The summer of 2009 was the only time I’ve regretted becoming an academic. On June 26, 2009, the U.S. House of Representatives passed the Waxman-Markey bill, a comprehensive, national climate policy, and the first to pass either Houses of Congress after a decade of failed attempts. I would know: during the mid-2000s, I analyzed those previous bills for a major environmental non-profit.
What was unlikely only a few years earlier now seemed within reach. The climate policy world was abuzz: a stringent U.S. climate policy could finally turn the tide against dangerous climate change.
Unfortunately for me I was nowhere near the action. Instead, that summer I was recovering from my first year as a PhD student, which in economics is notoriously bruising. After a year of abstract math problems and without knowing yet how to apply my training, I was both excited by Waxman-Markey’s passage and regretful of my ill-timed departure to academia.
Of course, that moment of optimism was short-lived. The ensuing 12 months witnessed the dramatic collapse of U.S. climate policy, as summarized by the plot below showing the declining likelihood of passing U.S. climate policy after the summer of 2009.

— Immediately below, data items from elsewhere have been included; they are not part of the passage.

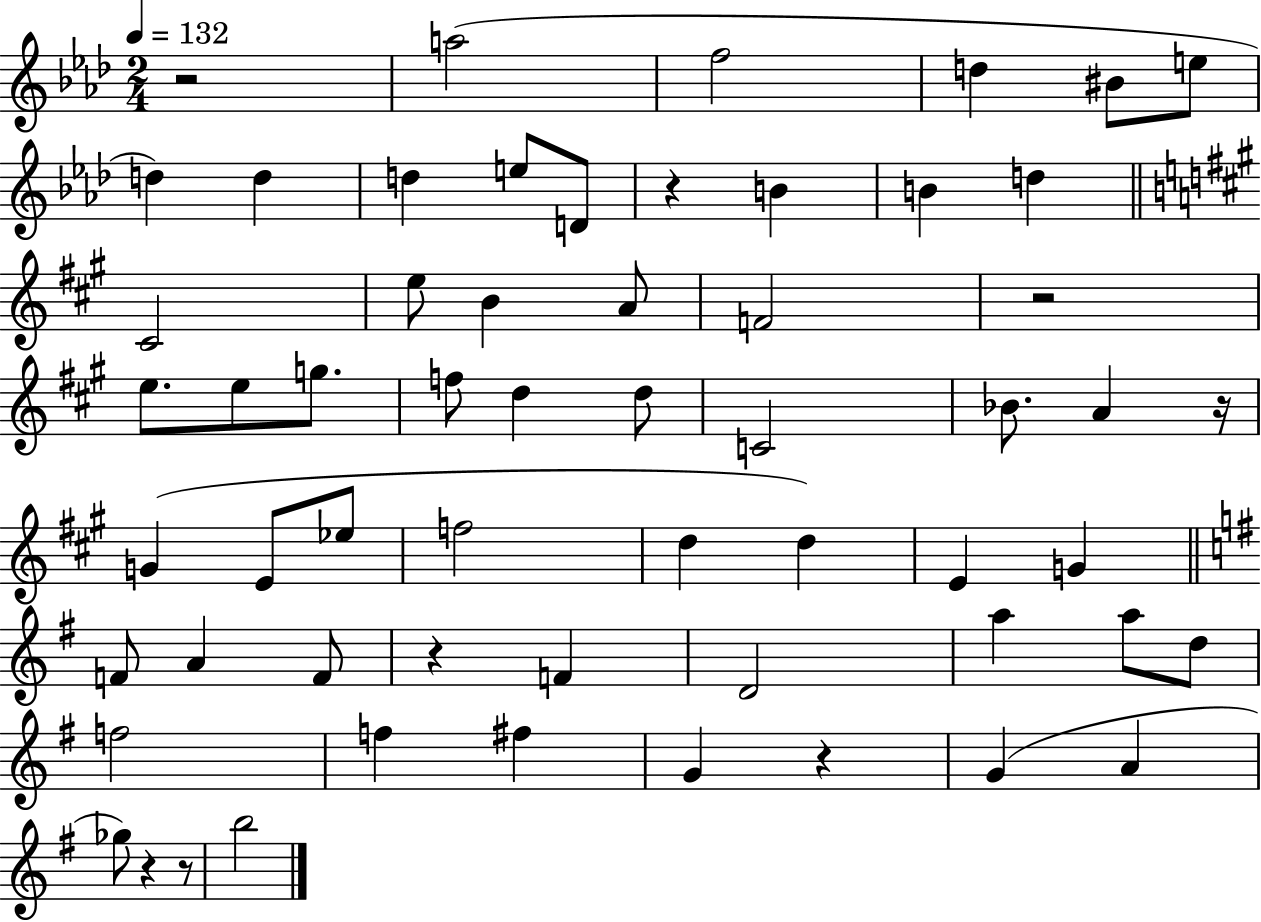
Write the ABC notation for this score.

X:1
T:Untitled
M:2/4
L:1/4
K:Ab
z2 a2 f2 d ^B/2 e/2 d d d e/2 D/2 z B B d ^C2 e/2 B A/2 F2 z2 e/2 e/2 g/2 f/2 d d/2 C2 _B/2 A z/4 G E/2 _e/2 f2 d d E G F/2 A F/2 z F D2 a a/2 d/2 f2 f ^f G z G A _g/2 z z/2 b2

Note: Daily likelihood of passing U.S. climate policy during 2009-2010, as captured by a prediction market at the time.
There are multiple common narratives for why the Waxman-Markey bill ultimately failed to become law. Some point to the unexpected death of Senator Ted Kennedy, whose replacement by Scott Brown broke the Democrat’s filibuster-proof Senate majority. Others fault President Obama’s strategic decision to prioritize passage of health care over climate policy during this period. Yet others note the rise of conservative populism, as embodied by the Tea Party.
Waxman-Markey’s failure continues to shape the contours of domestic and international climate policy debates today, nearly a decade later. For me, as an academic equipped with the training I received during that 2009-2010 period, Waxman-Markey has repeatedly become a focal point of my research. I have both studied its potential economic consequences and why it failed to be enacted.
In a paper published this week in Nature Climate Change titled the “The Social Cost of Lobbying over Climate Policy”, Ashwin Rode and I turn to one explanation that was widely discussed in the media, but with little supporting evidence: political lobbying around climate policy. At the time, Waxman-Markey was called “the sum of all lobbies,” with companies spending over $700 million on its lobbying, or roughly 14% of all lobbying spending between 2009 to 2010.
Our paper quantifies how lobbying influenced Waxman-Markey’s likelihood of being enacted. To do that, we had to overcome a number of technical hurdles which includes developing a new empirical method for forecasting the impact of the policy on company profits and extracting lobbying spending from U.S. Congressional lobbying records. We find that total lobbying by publicly-listed firms reduced the bill’s chances by 13 percentage points, representing $60 billion in expected climate damages.
My students often ask how, after over a decade of working on climate policy, I remain hopeful about climate change. My answer is that I find optimism in research. Our Nature Climate Change paper provides an example. In a series of simulations, we show that the same lobbying forces that lowered Waxman-Markey’s chances could be leveraged towards designing more “politically-robust” climate policies.
This belief that rigorous research offers new solutions to climate change is why, since that summer of 2009, I have not regretted becoming an academic. While I sometimes still bemoan just how close the U.S. was to enacting climate policy ten years ago, I also recognize the important lessons for future climate policy from that failed experience.